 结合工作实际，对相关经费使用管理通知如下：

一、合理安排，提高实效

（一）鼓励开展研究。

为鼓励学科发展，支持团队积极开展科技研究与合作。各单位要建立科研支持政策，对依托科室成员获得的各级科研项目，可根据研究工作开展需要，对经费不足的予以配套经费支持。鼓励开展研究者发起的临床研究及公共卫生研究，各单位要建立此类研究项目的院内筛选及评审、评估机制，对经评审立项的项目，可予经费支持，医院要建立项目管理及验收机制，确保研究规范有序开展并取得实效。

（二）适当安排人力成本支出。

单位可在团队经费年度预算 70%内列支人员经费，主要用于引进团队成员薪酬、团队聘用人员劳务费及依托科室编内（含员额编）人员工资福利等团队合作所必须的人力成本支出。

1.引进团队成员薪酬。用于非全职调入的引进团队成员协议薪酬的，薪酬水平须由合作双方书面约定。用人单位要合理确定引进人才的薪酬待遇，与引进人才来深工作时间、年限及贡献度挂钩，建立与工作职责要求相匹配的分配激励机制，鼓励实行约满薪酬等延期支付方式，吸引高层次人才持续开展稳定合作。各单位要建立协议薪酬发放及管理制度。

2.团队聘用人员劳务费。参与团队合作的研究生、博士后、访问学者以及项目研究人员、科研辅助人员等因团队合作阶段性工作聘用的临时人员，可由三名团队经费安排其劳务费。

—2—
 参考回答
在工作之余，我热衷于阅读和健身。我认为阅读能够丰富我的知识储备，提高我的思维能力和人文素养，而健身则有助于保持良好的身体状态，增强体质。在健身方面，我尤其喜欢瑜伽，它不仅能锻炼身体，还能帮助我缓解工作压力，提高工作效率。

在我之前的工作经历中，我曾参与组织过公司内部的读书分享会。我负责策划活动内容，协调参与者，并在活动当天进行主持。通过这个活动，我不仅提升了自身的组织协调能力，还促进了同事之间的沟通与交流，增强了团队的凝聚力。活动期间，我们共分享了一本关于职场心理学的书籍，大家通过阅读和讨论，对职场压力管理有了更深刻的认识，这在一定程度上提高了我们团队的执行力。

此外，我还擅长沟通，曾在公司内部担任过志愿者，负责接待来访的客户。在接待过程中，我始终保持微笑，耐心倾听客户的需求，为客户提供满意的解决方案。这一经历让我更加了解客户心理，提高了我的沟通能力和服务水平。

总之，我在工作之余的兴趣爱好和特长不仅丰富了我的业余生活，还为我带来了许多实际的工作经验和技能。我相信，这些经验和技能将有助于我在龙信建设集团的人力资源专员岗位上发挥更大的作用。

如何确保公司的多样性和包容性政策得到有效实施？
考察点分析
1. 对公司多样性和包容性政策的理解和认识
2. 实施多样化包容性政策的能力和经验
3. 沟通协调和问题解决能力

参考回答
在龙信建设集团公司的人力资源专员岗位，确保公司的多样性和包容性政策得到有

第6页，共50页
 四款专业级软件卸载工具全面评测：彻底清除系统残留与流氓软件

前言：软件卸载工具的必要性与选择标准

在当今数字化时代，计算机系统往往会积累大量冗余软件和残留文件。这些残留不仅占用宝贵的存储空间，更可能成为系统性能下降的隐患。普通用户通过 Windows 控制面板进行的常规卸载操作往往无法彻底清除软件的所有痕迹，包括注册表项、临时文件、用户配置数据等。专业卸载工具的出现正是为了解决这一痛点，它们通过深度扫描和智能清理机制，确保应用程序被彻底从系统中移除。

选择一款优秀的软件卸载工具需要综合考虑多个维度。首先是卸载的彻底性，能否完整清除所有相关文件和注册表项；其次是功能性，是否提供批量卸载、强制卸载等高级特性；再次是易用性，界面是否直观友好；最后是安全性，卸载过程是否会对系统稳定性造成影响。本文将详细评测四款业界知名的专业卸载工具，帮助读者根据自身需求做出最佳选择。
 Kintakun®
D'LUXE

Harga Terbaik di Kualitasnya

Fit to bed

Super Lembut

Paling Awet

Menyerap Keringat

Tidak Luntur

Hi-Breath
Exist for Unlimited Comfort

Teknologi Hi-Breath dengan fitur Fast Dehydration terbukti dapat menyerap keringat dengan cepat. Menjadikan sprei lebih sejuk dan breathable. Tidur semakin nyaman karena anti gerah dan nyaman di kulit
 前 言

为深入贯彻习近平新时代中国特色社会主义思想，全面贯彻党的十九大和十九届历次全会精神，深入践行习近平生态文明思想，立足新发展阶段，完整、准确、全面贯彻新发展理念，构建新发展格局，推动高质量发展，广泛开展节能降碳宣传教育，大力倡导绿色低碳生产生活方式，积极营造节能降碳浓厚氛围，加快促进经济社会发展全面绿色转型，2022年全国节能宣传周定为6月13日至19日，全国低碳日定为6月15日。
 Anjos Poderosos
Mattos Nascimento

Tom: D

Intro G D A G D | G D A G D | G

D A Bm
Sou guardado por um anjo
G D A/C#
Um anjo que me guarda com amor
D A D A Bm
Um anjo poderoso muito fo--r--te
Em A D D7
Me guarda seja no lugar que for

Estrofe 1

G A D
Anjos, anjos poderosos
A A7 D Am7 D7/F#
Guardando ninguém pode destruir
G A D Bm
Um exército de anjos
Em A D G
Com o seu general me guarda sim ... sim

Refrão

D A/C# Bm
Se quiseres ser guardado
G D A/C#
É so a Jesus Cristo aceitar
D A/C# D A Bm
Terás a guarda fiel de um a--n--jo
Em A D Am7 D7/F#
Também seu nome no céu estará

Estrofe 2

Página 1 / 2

> [EXERCISE DESCRIPTION]:
Restate every entry word for word.

> [EXPECTED OUTPUT]:
 结合工作实际，对相关经费使用管理通知如下：

一、合理安排，提高实效

（一）鼓励开展研究。

为鼓励学科发展，支持团队积极开展科技研究与合作。各单位要建立科研支持政策，对依托科室成员获得的各级科研项目，可根据研究工作开展需要，对经费不足的予以配套经费支持。鼓励开展研究者发起的临床研究及公共卫生研究，各单位要建立此类研究项目的院内筛选及评审、评估机制，对经评审立项的项目，可予经费支持，医院要建立项目管理及验收机制，确保研究规范有序开展并取得实效。

（二）适当安排人力成本支出。

单位可在团队经费年度预算 70%内列支人员经费，主要用于引进团队成员薪酬、团队聘用人员劳务费及依托科室编内（含员额编）人员工资福利等团队合作所必须的人力成本支出。

1.引进团队成员薪酬。用于非全职调入的引进团队成员协议薪酬的，薪酬水平须由合作双方书面约定。用人单位要合理确定引进人才的薪酬待遇，与引进人才来深工作时间、年限及贡献度挂钩，建立与工作职责要求相匹配的分配激励机制，鼓励实行约满薪酬等延期支付方式，吸引高层次人才持续开展稳定合作。各单位要建立协议薪酬发放及管理制度。

2.团队聘用人员劳务费。参与团队合作的研究生、博士后、访问学者以及项目研究人员、科研辅助人员等因团队合作阶段性工作聘用的临时人员，可由三名团队经费安排其劳务费。

—2—
 参考回答
在工作之余，我热衷于阅读和健身。我认为阅读能够丰富我的知识储备，提高我的思维能力和人文素养，而健身则有助于保持良好的身体状态，增强体质。在健身方面，我尤其喜欢瑜伽，它不仅能锻炼身体，还能帮助我缓解工作压力，提高工作效率。

在我之前的工作经历中，我曾参与组织过公司内部的读书分享会。我负责策划活动内容，协调参与者，并在活动当天进行主持。通过这个活动，我不仅提升了自身的组织协调能力，还促进了同事之间的沟通与交流，增强了团队的凝聚力。活动期间，我们共分享了一本关于职场心理学的书籍，大家通过阅读和讨论，对职场压力管理有了更深刻的认识，这在一定程度上提高了我们团队的执行力。

此外，我还擅长沟通，曾在公司内部担任过志愿者，负责接待来访的客户。在接待过程中，我始终保持微笑，耐心倾听客户的需求，为客户提供满意的解决方案。这一经历让我更加了解客户心理，提高了我的沟通能力和服务水平。

总之，我在工作之余的兴趣爱好和特长不仅丰富了我的业余生活，还为我带来了许多实际的工作经验和技能。我相信，这些经验和技能将有助于我在龙信建设集团的人力资源专员岗位上发挥更大的作用。

如何确保公司的多样性和包容性政策得到有效实施？
考察点分析
1. 对公司多样性和包容性政策的理解和认识
2. 实施多样化包容性政策的能力和经验
3. 沟通协调和问题解决能力

参考回答
在龙信建设集团公司的人力资源专员岗位，确保公司的多样性和包容性政策得到有

第6页，共50页
 四款专业级软件卸载工具全面评测：彻底清除系统残留与流氓软件

前言：软件卸载工具的必要性与选择标准

在当今数字化时代，计算机系统往往会积累大量冗余软件和残留文件。这些残留不仅占用宝贵的存储空间，更可能成为系统性能下降的隐患。普通用户通过 Windows 控制面板进行的常规卸载操作往往无法彻底清除软件的所有痕迹，包括注册表项、临时文件、用户配置数据等。专业卸载工具的出现正是为了解决这一痛点，它们通过深度扫描和智能清理机制，确保应用程序被彻底从系统中移除。

选择一款优秀的软件卸载工具需要综合考虑多个维度。首先是卸载的彻底性，能否完整清除所有相关文件和注册表项；其次是功能性，是否提供批量卸载、强制卸载等高级特性；再次是易用性，界面是否直观友好；最后是安全性，卸载过程是否会对系统稳定性造成影响。本文将详细评测四款业界知名的专业卸载工具，帮助读者根据自身需求做出最佳选择。
 Kintakun®
D'LUXE

Harga Terbaik di Kualitasnya

Fit to bed

Super Lembut

Paling Awet

Menyerap Keringat

Tidak Luntur

Hi-Breath
Exist for Unlimited Comfort

Teknologi Hi-Breath dengan fitur Fast Dehydration terbukti dapat menyerap keringat dengan cepat. Menjadikan sprei lebih sejuk dan breathable. Tidur semakin nyaman karena anti gerah dan nyaman di kulit
 前 言

为深入贯彻习近平新时代中国特色社会主义思想，全面贯彻党的十九大和十九届历次全会精神，深入践行习近平生态文明思想，立足新发展阶段，完整、准确、全面贯彻新发展理念，构建新发展格局，推动高质量发展，广泛开展节能降碳宣传教育，大力倡导绿色低碳生产生活方式，积极营造节能降碳浓厚氛围，加快促进经济社会发展全面绿色转型，2022年全国节能宣传周定为6月13日至19日，全国低碳日定为6月15日。
 Anjos Poderosos
Mattos Nascimento

Tom: D

Intro G D A G D | G D A G D | G

D A Bm
Sou guardado por um anjo
G D A/C#
Um anjo que me guarda com amor
D A D A Bm
Um anjo poderoso muito fo--r--te
Em A D D7
Me guarda seja no lugar que for

Estrofe 1

G A D
Anjos, anjos poderosos
A A7 D Am7 D7/F#
Guardando ninguém pode destruir
G A D Bm
Um exército de anjos
Em A D G
Com o seu general me guarda sim ... sim

Refrão

D A/C# Bm
Se quiseres ser guardado
G D A/C#
É so a Jesus Cristo aceitar
D A/C# D A Bm
Terás a guarda fiel de um a--n--jo
Em A D Am7 D7/F#
Também seu nome no céu estará

Estrofe 2

Página 1 / 2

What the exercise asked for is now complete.